» TASK TO CARRY OUT: Your answer should be an exact copy of the lines from the start of the entries to the line containing "common name: sambar", both included.

» ENTRIES PROVIDED:
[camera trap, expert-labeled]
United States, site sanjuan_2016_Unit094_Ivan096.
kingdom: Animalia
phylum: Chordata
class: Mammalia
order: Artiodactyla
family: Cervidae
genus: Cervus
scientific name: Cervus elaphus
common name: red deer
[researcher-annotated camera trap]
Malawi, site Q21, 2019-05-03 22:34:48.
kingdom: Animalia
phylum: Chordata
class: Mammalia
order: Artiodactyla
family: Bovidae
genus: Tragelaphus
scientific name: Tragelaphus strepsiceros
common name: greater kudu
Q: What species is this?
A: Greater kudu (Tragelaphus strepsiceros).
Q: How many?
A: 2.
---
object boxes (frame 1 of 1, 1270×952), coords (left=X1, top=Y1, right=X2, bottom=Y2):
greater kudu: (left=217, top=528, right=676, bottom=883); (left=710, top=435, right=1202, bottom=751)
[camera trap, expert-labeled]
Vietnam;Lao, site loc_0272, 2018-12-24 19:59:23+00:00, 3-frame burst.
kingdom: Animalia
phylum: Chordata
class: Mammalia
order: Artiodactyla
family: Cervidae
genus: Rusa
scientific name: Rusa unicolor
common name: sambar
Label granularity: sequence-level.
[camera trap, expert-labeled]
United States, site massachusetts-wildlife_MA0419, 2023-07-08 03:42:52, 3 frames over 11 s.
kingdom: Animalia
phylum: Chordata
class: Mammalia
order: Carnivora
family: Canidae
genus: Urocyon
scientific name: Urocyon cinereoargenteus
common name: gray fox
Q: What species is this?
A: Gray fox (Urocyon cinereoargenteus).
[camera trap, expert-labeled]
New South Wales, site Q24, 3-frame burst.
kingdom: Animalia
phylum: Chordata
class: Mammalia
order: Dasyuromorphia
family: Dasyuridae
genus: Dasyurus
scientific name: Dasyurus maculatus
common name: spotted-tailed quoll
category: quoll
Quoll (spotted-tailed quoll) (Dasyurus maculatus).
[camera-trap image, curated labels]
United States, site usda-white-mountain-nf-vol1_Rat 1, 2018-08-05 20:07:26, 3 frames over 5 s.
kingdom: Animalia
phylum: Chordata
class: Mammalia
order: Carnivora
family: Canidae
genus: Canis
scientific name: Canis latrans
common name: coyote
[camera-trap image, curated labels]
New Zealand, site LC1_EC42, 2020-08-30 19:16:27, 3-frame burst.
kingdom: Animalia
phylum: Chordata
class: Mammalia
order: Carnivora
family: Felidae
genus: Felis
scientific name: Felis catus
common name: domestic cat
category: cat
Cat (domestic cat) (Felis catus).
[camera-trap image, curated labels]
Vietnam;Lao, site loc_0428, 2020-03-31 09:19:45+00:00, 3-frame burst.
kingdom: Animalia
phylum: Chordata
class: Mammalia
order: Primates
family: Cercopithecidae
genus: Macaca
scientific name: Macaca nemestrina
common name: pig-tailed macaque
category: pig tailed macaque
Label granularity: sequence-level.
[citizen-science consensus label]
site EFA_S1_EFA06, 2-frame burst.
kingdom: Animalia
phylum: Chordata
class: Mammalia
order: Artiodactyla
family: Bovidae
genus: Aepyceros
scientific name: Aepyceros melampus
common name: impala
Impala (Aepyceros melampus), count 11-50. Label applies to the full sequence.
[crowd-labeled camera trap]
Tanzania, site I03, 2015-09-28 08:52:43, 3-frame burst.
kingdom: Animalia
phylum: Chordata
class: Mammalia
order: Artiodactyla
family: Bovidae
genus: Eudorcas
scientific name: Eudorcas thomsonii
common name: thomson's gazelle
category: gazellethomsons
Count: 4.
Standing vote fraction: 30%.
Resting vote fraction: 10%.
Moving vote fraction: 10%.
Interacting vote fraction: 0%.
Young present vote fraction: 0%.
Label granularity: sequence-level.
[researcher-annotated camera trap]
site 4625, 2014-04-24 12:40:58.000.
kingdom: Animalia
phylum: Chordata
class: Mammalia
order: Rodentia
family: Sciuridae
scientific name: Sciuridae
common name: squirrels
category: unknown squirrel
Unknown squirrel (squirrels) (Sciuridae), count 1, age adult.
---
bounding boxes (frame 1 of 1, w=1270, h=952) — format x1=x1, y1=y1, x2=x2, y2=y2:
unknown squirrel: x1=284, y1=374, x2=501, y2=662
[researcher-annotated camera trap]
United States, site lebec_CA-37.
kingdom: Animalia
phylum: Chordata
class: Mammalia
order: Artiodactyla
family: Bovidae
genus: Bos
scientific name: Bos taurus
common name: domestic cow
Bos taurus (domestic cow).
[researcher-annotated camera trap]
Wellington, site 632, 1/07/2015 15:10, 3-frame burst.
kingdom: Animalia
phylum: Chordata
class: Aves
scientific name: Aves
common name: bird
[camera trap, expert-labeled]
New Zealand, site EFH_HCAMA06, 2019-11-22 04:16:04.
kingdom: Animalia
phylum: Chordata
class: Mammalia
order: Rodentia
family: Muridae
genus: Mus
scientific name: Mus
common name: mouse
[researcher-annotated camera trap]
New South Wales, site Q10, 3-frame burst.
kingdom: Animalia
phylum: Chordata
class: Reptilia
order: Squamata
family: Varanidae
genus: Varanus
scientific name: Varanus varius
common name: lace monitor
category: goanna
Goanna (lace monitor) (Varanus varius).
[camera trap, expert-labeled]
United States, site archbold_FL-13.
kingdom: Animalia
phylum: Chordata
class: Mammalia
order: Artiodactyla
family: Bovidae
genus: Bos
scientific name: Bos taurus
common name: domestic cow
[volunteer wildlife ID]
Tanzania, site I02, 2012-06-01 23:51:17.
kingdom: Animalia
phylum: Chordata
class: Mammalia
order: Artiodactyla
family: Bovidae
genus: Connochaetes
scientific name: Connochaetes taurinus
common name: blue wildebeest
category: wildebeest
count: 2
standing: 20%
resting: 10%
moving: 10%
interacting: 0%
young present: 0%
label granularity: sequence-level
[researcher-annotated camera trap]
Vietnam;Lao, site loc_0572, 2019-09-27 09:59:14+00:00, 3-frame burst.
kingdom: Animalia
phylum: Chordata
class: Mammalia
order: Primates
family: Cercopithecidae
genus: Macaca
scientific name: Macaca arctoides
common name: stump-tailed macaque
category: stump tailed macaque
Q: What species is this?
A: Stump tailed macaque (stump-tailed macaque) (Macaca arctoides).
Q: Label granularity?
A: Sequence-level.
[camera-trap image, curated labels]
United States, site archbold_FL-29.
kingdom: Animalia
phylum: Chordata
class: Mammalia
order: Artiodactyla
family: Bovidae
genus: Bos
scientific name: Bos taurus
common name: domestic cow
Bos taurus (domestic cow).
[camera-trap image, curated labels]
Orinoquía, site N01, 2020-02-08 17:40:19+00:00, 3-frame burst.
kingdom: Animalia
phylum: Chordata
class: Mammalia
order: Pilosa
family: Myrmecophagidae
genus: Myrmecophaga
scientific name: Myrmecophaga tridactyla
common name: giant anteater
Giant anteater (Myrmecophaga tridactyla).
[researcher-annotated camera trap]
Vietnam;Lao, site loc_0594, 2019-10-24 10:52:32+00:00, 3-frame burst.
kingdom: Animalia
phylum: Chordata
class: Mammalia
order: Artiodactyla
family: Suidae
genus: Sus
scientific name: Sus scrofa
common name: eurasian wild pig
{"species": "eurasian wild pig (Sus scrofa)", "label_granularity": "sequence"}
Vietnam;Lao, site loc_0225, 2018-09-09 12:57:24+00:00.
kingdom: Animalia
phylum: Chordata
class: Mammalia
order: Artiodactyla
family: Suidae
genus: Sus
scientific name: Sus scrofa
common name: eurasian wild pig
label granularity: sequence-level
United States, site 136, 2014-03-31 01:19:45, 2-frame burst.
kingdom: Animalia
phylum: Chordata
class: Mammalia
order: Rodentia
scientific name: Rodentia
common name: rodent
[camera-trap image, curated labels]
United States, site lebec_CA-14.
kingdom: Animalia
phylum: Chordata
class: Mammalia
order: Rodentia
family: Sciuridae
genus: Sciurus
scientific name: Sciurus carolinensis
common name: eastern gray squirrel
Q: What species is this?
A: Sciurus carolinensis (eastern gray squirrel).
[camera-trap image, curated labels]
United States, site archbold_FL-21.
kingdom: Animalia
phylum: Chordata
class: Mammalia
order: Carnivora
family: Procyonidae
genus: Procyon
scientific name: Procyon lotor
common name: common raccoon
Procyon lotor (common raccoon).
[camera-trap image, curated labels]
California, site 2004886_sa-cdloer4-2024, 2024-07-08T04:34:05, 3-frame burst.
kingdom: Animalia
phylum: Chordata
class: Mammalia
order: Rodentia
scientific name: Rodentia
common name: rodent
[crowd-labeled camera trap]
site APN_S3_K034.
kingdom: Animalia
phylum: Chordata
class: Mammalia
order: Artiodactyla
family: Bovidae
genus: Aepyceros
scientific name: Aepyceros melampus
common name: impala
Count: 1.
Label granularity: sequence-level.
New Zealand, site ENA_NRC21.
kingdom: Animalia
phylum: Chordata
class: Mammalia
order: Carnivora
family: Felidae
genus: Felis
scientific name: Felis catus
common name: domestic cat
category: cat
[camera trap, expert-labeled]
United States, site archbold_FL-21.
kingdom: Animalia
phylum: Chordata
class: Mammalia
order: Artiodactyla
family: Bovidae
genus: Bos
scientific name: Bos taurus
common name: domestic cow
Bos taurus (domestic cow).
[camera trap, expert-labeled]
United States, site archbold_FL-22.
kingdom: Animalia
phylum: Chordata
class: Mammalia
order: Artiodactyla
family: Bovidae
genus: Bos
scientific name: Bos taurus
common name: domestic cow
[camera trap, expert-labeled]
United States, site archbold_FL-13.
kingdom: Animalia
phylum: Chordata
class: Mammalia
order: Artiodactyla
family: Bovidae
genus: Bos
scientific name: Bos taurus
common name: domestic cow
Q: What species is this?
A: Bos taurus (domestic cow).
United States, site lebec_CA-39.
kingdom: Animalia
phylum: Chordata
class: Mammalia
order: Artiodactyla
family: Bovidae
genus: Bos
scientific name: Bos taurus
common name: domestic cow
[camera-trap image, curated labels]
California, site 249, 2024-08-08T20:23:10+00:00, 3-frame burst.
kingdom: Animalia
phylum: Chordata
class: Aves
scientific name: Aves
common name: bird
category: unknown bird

» RESULT OF THE TASK:
[camera trap, expert-labeled]
United States, site sanjuan_2016_Unit094_Ivan096.
kingdom: Animalia
phylum: Chordata
class: Mammalia
order: Artiodactyla
family: Cervidae
genus: Cervus
scientific name: Cervus elaphus
common name: red deer
[researcher-annotated camera trap]
Malawi, site Q21, 2019-05-03 22:34:48.
kingdom: Animalia
phylum: Chordata
class: Mammalia
order: Artiodactyla
family: Bovidae
genus: Tragelaphus
scientific name: Tragelaphus strepsiceros
common name: greater kudu
Q: What species is this?
A: Greater kudu (Tragelaphus strepsiceros).
Q: How many?
A: 2.
---
object boxes (frame 1 of 1, 1270×952), coords (left=X1, top=Y1, right=X2, bottom=Y2):
greater kudu: (left=217, top=528, right=676, bottom=883); (left=710, top=435, right=1202, bottom=751)
[camera trap, expert-labeled]
Vietnam;Lao, site loc_0272, 2018-12-24 19:59:23+00:00, 3-frame burst.
kingdom: Animalia
phylum: Chordata
class: Mammalia
order: Artiodactyla
family: Cervidae
genus: Rusa
scientific name: Rusa unicolor
common name: sambar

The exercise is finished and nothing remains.